Databases as a Dev Tool
Some years ago I had the view that databases were a persistence tool, that they hadn’t evolved in any significant way in the last decades and that they were a somewhat necessary evil. Today I use databases as a tool among others in my developer’s toolbox. I think there are a number of reasons why my views have changed.
- Knowledge
- Ownership
- Tooling
- Database features
As a .Net developer I seldom interacted directly with the
database. We used an
ORM and
migrations were scary. Running SQL queries
directly was done by selecting text in SQL Server Management
Studio and hitting
F5, preferably by a colleague, hoping we didn’t forget a where
statement.
As a SharePoint consultant I was explicitly trained not to touch the database, as that would void the support agreement and that the database should be considered a black box.
So a large part of my unwillingness to do database work was definitely caused by my lack of knowledge, paired with a culture promoting as many layers of abstraction as possible, i.e baklava code
The database was usually owned and operated by some other part of the organisation than the dev team I was part of. Creating a new database, a new user with appropriate permissions or getting access to a backup involved lead time.
For the rare occasion I would update a stored procedure, I would be handed a high privileged account with a password set 8 years ago. I would do my update and hopefully forget the account credentials. Version control was nowhere in sight.
The database server was always a somewhat aged version of Microsoft SQL Server. Poor JSON support, no arrays, no ranges and not even a boolean.
Having lived with the consequences of poor database design has also made me appreciate the value a sane database design can provide. Without constraints, bad data needs to be handled after reading it from the database, rather than at writing (creating, updating, deleting).
Now that I’ve learned CTE’s and have access to better tooling, I find databases more enjoyable to work with. Let me break it down.
Ownership and Tooling
We have a database server for our team, defined by a Terraform JSON file. To add a new database or an account (Postgres role), we add a name to an array and run a CLI command to apply the change to Dev and Prod respectively. Let’s say we want to add a database for our new “Experiment Y” proof of concept, we add two lines:
By owning our own database server we are also responsible for the costs associated and the routines for backup/restore (with help from team Tooling).
I can connect to the new database using short-lived credentials through a
./scripts/connect-db.sh -e [local|dev|prod]
script in the repo.
For Swedish speakers, there is a podcast episode Kodsnack 546 where the guys from our Tooling team expands on our infrastructure.
Our repos usually have a docker-compose.yml
that spinns up everything we
need. We have a script that seeds the local database from the production
database, anonymises personal identifiable information and dumps it to a local
file.

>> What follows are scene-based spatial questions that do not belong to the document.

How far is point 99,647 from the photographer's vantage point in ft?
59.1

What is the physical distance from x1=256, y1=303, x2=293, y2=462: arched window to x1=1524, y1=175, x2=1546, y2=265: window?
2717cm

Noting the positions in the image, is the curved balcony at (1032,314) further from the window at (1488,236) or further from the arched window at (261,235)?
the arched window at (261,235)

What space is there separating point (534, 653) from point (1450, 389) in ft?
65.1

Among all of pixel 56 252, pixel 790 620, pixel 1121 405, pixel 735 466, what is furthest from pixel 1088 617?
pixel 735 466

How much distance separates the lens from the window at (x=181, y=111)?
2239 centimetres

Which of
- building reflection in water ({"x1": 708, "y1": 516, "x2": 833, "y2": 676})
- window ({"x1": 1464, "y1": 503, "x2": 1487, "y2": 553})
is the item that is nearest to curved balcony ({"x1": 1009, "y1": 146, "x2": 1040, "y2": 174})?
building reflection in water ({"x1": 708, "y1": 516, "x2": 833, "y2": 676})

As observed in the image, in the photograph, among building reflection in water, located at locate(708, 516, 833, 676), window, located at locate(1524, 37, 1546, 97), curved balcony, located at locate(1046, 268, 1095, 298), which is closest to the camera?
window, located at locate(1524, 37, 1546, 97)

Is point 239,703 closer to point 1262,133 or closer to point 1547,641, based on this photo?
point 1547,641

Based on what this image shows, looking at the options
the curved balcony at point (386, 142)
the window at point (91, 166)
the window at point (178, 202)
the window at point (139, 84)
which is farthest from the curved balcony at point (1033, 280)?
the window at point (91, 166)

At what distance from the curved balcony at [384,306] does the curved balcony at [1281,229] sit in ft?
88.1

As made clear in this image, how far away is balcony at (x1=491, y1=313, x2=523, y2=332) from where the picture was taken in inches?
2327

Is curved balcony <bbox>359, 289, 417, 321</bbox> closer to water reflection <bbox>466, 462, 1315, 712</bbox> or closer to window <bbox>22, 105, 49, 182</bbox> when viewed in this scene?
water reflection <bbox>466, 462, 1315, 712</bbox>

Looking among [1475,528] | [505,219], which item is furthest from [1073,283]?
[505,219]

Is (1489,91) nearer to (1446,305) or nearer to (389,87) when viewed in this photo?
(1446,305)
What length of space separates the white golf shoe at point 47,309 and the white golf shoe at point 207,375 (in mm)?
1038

With that file on disk, the local database is seeded on docker compose up
. The repo contains both the application code and all the database code.
Functions, procedures, views, triggers and policies are written with
create or replace
, so they can be changed in the same way as our TypeScript
functions or CSS rules, with a file watcher looking for changes in *.sql
files as well as other source files.
Tests
Another container defined by our docker-compose.yml
runs the tests on file
changes. Let’s look at a test to prevent supplements (like expenses or
allowances) from being placed outside a consultant’s employment (we’re in the
HR business, look at this from a time/expense reporting perspective).
The withHistory
part of this test is the arrange in “arrange, act,
assert” steps of a test. It creates a collective bargain agreement, a
consultant and an employment for the consultant. Only the employment period is
important for this particular test. We then call the command for creating a
supplement (expense or allowance). The command may be simple or complex, but
will result in a database insert in this case. We expect the error code
supplement_outside_employment
for this test. For the successful case we query
the database for the inserted expense.
Constraints between tables are implemented using triggers in this code base. An employment can have multiple employment periods if the conditions have changed during the employment, like an updated salary. Another test asserts that employment periods are contiguous.
Apparently there is no law that require us to hold shift while typing SQL ☝️ We also have better syntax highlighting in our editors than my blog can render.
Migrations
We write migrations by adding a .sql
file to the database folder which is
then run against the local database seeded with realistic data.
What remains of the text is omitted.